# Schachbrett mit J#



## Sam85 (9. Nov 2008)

Hi ihr,

ich bin dabei ein Schachprogramm zu programmieren mit Visual J#.
Es gibt 64 Buttons weil es 64 Felder gibt.
Wenn der Spieler z.B. auf den Button A8 mit der Maus drauf klickt, soll der Name des Hintergrundbildes einer Methode übergeben werden, die dann Prüft ob der Spieler auch seine eigene Figur ausgewählt hat.
Der Name des Hintergrundbildes kann z.B. WeißBauer sein.

Samy

_[Edit by Beni: das verdient einen eigenen Thread und hat nichts in "Allgemeines" zu suchern.]_


----------



## L-ectron-X (10. Nov 2008)

Schön und gut, aber...

1. Sehe ich hier nirgends eine Frage und...

2. Hat J# recht wenig mit Java zu tun.


----------



## Sam85 (10. Nov 2008)

Hi



> Schön und gut, aber...
> 1. Sehe ich hier nirgends eine Frage und...



Ich hatte auf die Frage zum meinem Thread denn ich unter:
http://www.java-forum.org/de/topic77703_hintergrundname-eines-buttons-ermitteln.html
erstellt habe geantwortet.
Beni hat ihn aber hierher verschoben.

Meine Frage ist:
Ich habe verschiedenen Button mit verschiedenen Hintergrundbildern und nun will ich denn Namen der Hintergrundbilder ermitteln.
Leider werden die Hintergrundbilder automatisch den Buttons zugewiesen.
Wie kann ich den jeweiligen Namen ermitteln?



> 2. Hat J# recht wenig mit Java zu tun.



Mit Visual J# kann man nach meiner Meinung Java programmieren.

Samy


----------



## L-ectron-X (10. Nov 2008)

Sam85 hat gesagt.:
			
		

> Mit Visual J# kann man nach meiner Meinung Java programmieren.


Du hast zwar die gleiche/ähnliche Grundsyntax, wie in Java.

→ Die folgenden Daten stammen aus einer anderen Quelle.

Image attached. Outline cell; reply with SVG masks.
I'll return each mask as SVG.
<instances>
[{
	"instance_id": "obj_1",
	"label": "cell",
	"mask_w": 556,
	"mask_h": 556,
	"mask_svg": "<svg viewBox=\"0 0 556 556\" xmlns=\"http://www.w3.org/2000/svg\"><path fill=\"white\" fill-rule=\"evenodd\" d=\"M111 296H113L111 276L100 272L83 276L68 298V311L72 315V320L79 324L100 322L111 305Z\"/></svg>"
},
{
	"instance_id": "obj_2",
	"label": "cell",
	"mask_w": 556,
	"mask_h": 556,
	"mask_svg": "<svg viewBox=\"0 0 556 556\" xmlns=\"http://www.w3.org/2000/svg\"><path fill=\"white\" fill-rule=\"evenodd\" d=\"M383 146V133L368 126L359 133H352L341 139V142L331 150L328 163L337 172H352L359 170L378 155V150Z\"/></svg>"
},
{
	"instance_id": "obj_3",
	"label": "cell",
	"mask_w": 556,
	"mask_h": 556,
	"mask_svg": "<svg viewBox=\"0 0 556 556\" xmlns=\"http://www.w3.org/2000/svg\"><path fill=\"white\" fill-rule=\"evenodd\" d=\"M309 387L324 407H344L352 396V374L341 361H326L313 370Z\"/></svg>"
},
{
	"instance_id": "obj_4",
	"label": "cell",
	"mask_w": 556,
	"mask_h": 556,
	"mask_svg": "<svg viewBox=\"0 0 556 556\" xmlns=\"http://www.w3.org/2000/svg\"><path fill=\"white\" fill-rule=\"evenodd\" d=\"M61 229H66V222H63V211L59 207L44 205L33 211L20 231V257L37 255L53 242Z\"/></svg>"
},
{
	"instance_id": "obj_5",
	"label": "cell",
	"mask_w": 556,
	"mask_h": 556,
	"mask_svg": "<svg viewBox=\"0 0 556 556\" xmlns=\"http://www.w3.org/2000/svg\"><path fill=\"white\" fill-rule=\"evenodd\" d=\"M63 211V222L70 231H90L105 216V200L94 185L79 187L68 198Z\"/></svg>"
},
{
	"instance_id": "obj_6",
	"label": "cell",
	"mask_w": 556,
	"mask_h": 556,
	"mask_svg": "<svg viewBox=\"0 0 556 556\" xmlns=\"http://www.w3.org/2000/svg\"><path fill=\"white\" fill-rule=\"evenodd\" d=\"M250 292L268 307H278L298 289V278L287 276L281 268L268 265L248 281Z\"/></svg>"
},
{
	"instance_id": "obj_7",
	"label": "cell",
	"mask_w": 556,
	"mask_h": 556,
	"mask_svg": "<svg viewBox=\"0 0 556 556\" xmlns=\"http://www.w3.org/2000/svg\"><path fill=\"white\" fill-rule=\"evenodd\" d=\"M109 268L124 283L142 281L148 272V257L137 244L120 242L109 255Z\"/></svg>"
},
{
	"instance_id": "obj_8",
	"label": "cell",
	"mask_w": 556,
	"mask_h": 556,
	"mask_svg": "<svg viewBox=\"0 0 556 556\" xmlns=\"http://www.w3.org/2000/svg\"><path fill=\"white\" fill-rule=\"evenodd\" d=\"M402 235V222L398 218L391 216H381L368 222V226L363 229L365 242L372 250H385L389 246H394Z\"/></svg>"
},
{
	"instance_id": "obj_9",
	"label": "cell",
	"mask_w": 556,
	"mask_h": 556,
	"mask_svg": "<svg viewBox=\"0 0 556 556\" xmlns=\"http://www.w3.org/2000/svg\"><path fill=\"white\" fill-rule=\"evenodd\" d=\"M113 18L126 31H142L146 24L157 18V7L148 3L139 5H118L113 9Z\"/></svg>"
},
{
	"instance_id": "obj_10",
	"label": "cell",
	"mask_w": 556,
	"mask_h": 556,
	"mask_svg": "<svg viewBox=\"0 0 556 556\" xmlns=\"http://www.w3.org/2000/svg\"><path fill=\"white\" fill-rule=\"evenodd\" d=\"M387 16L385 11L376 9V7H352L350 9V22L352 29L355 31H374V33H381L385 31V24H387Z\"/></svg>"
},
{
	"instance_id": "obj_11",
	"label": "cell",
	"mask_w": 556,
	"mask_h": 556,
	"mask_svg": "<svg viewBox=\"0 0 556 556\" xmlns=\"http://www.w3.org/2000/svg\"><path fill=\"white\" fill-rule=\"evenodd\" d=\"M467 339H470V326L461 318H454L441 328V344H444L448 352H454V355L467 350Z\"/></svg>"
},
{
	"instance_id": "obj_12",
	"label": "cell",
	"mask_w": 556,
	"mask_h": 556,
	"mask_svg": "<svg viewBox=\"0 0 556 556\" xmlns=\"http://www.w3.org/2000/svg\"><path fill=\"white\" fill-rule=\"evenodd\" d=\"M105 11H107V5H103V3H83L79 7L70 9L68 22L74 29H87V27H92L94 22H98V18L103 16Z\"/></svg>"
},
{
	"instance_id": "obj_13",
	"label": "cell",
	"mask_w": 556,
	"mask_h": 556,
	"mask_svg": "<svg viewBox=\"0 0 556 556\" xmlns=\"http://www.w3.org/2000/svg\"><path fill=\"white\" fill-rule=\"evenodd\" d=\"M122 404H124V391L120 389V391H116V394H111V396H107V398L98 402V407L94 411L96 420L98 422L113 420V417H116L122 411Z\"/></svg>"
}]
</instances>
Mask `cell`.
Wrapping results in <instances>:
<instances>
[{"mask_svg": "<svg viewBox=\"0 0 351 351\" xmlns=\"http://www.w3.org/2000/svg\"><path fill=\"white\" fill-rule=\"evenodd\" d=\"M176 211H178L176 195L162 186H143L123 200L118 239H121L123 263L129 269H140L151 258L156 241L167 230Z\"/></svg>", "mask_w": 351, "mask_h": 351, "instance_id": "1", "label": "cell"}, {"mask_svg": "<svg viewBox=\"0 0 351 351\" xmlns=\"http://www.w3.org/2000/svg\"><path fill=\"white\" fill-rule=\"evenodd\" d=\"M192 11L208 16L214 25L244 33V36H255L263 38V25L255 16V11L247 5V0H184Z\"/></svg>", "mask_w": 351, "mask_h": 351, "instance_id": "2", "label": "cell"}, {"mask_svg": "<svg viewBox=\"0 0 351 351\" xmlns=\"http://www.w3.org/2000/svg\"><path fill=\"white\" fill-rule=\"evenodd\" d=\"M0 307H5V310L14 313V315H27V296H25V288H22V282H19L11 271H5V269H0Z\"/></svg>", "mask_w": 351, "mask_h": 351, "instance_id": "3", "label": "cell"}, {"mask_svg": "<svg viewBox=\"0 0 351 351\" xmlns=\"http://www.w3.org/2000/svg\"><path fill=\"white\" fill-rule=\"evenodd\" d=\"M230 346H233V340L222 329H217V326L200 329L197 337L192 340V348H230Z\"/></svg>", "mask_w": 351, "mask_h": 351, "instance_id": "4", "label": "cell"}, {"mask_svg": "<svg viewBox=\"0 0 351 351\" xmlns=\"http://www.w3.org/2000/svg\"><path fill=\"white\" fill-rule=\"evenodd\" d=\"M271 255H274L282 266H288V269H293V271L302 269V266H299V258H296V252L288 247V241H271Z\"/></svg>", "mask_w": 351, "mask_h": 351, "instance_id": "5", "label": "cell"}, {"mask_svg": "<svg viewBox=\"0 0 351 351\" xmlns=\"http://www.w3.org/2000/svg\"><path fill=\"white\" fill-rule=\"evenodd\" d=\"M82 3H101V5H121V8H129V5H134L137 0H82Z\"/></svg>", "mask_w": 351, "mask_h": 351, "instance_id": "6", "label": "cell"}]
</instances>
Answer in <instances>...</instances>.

Auch die wichtigsten Klassen und Swing wurden nach J# konvertiert, dennoch ist das Kompilat meines Wissens nicht in einer JRE lauffähig. Außerdem wird J# nicht mehr weiter entwickelt. Setze lieber gleich auf Java mit Eclipse oder NetBeans.


----------



## thE_29 (10. Nov 2008)

@lectronx: Du verwechselt J++ mit J#.
Die Syntax ist zwar Java ähnlich, hat aber noch weniger mit Java zum tun als J++.

http://de.wikipedia.org/wiki/J_Sharp

Es dient einfach zum Umstieg von Java auf C#!


----------



## L-ectron-X (10. Nov 2008)

thE_29 hat gesagt.:
			
		

> @lectronx: Du verwechselt J++ mit J#.
> Die Syntax ist zwar Java ähnlich, hat aber noch weniger mit Java zum tun als J++.

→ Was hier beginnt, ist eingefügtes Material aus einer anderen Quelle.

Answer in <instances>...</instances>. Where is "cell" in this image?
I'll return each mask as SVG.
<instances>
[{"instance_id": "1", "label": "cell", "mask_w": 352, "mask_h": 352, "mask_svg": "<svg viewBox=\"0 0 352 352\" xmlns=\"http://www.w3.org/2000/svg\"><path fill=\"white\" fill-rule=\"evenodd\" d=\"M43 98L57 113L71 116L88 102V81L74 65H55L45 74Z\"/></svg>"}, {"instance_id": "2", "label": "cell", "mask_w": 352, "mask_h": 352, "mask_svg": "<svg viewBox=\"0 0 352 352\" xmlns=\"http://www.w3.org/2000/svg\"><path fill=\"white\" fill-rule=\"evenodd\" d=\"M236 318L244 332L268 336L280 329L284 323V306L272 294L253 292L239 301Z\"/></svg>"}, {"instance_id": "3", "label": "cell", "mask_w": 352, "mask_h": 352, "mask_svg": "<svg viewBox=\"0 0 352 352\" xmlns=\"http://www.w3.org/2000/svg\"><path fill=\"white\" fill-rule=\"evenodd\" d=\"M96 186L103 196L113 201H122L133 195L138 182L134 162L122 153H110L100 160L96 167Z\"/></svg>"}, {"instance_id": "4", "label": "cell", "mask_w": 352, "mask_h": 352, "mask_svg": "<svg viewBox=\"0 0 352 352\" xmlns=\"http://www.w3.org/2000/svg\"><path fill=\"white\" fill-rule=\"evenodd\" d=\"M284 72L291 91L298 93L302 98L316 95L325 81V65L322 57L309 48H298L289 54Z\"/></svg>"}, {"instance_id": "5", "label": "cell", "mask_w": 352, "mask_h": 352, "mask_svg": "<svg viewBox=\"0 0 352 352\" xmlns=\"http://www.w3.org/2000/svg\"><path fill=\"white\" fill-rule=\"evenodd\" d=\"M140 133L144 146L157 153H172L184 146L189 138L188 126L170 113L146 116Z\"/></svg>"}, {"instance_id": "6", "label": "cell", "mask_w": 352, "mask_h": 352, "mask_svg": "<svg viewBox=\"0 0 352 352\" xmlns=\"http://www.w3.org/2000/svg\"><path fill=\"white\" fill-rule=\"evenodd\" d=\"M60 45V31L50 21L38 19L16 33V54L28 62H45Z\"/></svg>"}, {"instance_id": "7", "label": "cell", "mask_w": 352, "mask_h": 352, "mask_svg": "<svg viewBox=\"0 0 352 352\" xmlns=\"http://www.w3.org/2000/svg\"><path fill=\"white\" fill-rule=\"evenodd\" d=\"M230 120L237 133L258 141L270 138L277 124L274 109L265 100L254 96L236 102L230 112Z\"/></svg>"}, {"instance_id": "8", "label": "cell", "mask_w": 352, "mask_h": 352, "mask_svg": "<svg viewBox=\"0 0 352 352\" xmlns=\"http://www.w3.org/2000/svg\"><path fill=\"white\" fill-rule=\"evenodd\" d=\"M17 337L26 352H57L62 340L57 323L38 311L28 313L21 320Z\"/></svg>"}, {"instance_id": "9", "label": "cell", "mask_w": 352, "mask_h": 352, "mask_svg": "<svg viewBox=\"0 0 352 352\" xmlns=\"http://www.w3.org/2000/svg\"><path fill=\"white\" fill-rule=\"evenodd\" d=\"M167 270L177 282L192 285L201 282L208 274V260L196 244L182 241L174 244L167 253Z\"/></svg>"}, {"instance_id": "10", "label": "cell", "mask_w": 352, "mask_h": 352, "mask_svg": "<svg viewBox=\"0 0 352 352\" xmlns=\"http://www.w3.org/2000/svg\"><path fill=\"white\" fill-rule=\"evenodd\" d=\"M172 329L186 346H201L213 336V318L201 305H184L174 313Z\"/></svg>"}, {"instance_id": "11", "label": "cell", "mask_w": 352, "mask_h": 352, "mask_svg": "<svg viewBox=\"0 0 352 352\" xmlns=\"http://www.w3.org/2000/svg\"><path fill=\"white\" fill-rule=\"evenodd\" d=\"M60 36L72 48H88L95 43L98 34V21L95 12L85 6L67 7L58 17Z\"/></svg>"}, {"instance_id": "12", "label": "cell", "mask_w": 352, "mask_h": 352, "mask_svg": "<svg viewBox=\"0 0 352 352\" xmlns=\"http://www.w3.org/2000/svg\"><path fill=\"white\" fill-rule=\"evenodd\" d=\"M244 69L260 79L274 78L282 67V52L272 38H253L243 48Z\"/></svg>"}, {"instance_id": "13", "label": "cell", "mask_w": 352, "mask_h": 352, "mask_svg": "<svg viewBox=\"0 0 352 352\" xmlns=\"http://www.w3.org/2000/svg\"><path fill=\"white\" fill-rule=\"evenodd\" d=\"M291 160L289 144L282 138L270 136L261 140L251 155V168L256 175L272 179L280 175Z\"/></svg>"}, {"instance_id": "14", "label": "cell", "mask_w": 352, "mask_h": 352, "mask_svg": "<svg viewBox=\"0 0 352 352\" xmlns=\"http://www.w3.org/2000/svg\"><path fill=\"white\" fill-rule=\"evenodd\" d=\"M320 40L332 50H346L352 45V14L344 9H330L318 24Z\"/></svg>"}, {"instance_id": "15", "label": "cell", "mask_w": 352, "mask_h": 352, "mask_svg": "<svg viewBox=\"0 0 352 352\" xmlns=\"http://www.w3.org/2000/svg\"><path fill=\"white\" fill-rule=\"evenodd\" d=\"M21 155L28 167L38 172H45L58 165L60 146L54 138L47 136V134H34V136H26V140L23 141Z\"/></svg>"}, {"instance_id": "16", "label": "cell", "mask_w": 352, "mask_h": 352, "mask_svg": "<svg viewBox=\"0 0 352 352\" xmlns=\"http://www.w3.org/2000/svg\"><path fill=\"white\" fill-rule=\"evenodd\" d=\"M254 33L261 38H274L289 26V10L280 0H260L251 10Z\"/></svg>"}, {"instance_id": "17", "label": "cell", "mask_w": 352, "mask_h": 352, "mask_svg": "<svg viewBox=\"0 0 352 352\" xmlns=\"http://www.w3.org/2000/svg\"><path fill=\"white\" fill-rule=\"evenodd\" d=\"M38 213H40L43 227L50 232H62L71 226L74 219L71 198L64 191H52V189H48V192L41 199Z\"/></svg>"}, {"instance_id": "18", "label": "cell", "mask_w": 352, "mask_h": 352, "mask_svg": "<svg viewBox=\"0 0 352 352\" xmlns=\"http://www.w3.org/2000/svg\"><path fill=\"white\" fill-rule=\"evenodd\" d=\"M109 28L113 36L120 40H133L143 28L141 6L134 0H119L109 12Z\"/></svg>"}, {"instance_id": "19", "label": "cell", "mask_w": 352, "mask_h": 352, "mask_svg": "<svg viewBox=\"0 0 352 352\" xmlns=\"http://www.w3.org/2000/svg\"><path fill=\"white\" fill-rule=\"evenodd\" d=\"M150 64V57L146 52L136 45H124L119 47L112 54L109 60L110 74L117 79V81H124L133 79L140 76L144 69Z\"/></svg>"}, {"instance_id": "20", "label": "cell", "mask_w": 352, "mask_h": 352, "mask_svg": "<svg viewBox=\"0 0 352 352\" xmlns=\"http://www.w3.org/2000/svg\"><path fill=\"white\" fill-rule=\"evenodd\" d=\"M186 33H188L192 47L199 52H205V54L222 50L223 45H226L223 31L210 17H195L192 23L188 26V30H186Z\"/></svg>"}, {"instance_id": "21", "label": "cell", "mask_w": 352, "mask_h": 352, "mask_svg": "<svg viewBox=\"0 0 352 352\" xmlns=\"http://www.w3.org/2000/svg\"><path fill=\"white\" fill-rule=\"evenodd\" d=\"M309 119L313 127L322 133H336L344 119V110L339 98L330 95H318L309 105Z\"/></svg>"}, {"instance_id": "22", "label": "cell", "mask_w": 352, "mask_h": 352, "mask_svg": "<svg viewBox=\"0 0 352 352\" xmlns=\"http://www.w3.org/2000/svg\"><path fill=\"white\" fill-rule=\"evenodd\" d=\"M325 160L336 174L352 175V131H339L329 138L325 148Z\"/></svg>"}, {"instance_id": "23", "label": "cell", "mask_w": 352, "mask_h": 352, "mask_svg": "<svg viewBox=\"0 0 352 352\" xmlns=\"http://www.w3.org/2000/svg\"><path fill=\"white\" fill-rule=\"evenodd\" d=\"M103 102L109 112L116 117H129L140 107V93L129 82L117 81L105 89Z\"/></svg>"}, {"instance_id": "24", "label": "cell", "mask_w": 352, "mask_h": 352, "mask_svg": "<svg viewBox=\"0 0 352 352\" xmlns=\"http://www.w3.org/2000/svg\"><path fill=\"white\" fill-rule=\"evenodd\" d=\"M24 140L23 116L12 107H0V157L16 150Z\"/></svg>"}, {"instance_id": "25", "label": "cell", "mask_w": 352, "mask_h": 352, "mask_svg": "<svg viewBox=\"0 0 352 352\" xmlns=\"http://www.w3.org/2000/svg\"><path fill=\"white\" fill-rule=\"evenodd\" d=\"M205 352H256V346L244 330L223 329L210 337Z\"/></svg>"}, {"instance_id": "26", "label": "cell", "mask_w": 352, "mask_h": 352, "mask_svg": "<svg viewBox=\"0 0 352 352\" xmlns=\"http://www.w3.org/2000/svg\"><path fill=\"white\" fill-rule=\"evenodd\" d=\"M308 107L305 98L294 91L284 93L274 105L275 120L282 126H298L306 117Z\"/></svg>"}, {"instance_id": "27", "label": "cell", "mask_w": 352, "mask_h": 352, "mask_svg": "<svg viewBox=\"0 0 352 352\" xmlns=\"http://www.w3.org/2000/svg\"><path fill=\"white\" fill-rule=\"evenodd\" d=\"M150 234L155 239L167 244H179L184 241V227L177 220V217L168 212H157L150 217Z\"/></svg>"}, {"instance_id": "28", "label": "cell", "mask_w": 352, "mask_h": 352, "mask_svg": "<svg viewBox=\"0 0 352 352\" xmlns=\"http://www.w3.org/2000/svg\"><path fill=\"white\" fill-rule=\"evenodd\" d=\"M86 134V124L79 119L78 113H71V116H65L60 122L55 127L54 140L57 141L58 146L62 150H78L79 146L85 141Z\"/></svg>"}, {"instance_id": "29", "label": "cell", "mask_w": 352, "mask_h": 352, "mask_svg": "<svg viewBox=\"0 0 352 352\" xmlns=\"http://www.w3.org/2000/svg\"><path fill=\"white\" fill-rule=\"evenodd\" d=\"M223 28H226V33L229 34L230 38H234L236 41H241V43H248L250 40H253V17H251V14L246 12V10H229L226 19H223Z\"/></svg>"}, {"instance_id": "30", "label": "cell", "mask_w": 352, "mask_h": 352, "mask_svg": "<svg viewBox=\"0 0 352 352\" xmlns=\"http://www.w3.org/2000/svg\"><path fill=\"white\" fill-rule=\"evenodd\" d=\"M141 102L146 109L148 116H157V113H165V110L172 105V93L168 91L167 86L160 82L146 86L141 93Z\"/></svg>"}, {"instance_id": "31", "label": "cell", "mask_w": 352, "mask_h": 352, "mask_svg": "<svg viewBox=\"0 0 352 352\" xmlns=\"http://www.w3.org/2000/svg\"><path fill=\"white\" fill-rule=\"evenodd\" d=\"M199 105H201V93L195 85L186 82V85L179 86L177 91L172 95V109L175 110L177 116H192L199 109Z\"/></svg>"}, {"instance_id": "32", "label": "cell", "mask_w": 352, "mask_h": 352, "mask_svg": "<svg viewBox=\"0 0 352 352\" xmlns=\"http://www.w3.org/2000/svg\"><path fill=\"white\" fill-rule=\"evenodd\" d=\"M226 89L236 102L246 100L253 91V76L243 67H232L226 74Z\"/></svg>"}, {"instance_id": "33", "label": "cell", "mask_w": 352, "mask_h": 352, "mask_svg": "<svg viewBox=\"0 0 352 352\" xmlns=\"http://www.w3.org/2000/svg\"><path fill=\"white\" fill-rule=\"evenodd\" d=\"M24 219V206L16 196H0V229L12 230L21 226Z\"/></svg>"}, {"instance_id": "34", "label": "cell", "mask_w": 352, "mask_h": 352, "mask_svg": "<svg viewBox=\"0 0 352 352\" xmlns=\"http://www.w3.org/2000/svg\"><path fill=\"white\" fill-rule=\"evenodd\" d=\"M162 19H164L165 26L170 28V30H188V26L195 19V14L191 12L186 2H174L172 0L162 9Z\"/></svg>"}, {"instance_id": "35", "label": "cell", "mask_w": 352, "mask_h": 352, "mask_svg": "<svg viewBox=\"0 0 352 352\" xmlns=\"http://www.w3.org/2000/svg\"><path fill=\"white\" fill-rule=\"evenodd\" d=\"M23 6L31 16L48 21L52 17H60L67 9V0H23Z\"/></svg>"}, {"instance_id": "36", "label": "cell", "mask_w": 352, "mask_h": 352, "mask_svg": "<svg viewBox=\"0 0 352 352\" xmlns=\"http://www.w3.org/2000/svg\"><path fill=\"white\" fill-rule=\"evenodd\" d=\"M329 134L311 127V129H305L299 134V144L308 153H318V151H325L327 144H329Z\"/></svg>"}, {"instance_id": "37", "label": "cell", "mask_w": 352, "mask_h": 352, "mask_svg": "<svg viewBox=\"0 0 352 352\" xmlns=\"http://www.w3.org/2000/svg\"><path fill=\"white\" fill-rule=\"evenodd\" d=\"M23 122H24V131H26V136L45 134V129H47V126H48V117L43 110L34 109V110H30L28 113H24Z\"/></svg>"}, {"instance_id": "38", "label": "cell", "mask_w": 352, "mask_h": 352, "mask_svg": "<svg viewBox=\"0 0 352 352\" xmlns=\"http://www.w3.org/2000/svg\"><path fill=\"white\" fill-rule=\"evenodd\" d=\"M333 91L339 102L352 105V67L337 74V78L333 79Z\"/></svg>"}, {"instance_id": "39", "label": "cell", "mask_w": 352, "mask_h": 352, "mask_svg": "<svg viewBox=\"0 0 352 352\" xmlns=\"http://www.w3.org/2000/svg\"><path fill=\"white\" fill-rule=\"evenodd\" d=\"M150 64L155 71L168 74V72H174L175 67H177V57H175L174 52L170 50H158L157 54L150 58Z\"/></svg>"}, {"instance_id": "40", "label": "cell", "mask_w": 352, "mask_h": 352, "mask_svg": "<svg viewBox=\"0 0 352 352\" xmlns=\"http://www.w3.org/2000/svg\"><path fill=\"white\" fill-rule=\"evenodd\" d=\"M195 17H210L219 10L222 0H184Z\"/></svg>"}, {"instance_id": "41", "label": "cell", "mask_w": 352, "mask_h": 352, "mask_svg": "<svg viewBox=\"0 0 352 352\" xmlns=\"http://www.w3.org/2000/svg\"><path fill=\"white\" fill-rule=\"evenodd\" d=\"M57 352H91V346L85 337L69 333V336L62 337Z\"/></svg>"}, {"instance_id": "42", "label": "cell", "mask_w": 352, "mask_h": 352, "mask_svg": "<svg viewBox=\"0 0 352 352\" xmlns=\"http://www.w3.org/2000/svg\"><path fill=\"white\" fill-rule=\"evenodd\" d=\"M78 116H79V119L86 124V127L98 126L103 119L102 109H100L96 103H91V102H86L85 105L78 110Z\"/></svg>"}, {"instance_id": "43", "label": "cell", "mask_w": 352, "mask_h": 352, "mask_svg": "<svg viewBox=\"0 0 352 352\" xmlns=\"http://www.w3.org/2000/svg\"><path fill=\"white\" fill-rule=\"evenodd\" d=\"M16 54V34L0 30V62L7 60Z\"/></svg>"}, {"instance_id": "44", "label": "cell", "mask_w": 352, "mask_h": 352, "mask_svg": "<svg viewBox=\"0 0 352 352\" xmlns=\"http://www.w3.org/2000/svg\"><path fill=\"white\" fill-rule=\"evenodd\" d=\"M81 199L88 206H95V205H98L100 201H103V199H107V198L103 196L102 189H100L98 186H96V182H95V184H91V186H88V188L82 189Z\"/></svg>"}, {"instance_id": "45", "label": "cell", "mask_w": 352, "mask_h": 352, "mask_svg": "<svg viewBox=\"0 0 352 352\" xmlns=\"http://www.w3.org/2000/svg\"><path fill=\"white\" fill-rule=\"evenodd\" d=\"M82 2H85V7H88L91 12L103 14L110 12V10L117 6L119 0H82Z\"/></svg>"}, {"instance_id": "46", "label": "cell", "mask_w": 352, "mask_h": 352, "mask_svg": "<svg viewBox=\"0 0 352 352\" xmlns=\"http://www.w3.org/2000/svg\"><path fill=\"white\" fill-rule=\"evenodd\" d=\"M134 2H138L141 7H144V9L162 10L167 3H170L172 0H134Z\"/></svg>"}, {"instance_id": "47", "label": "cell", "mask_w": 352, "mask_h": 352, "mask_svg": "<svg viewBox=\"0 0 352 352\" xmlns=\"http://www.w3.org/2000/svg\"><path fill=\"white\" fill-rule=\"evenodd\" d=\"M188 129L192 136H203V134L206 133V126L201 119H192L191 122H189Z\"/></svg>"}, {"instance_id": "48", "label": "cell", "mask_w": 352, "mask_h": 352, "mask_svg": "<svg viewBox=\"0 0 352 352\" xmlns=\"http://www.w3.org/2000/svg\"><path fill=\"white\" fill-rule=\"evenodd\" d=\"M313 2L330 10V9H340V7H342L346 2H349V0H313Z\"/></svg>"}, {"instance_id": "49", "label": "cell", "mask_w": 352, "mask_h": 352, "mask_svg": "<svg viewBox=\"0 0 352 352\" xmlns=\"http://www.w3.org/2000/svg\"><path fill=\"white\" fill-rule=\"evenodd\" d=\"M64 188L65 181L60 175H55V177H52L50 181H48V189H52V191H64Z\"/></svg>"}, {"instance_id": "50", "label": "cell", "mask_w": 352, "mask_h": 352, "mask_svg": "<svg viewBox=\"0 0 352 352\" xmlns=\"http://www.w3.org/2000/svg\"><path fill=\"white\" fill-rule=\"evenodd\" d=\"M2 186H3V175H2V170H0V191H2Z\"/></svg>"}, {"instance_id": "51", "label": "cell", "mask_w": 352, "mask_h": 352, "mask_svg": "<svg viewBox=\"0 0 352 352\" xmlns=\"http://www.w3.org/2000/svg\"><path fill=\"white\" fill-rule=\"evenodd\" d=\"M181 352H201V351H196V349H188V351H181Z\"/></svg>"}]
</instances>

Welche von meinen Informationen ist nun falsch?



			
				L-ectron-X hat gesagt.:
			
		

> 2. Hat J# recht wenig mit Java zu tun.





			
				Wikipedia hat gesagt.:
			
		

> Beide Sprachen besitzen zwar dieselbe "Grundsyntax", setzen dennoch auf unterschiedliche Laufzeitumgebungen. J# wird unter CLR eingesetzt, während Java die JRE (Java Runtime Environment) von Sun Microsystems oder eine ähnliche Umgebung nutzt.





			
				Wikipedia hat gesagt.:
			
		

> MS hat zum 10. Januar 2007 erklärt, dass J# nicht mehr weiter entwickelt und es auch keine neue Version von Visual Studio hierfür geben wird.





			
				Wikipedia hat gesagt.:
			
		

> Insbesondere Wert gelegt wurde auf die Konvertierung der Standard- und Swing-Klassen.


----------



## thE_29 (10. Nov 2008)

Jo, aber J++ != J#.
J++ war ja zu den Anfangszeiten von Java das Gegenstück von MS was mit der MSJVM gelaufen ist!
Hingegen ist J# etwas aus der .net Umgebung.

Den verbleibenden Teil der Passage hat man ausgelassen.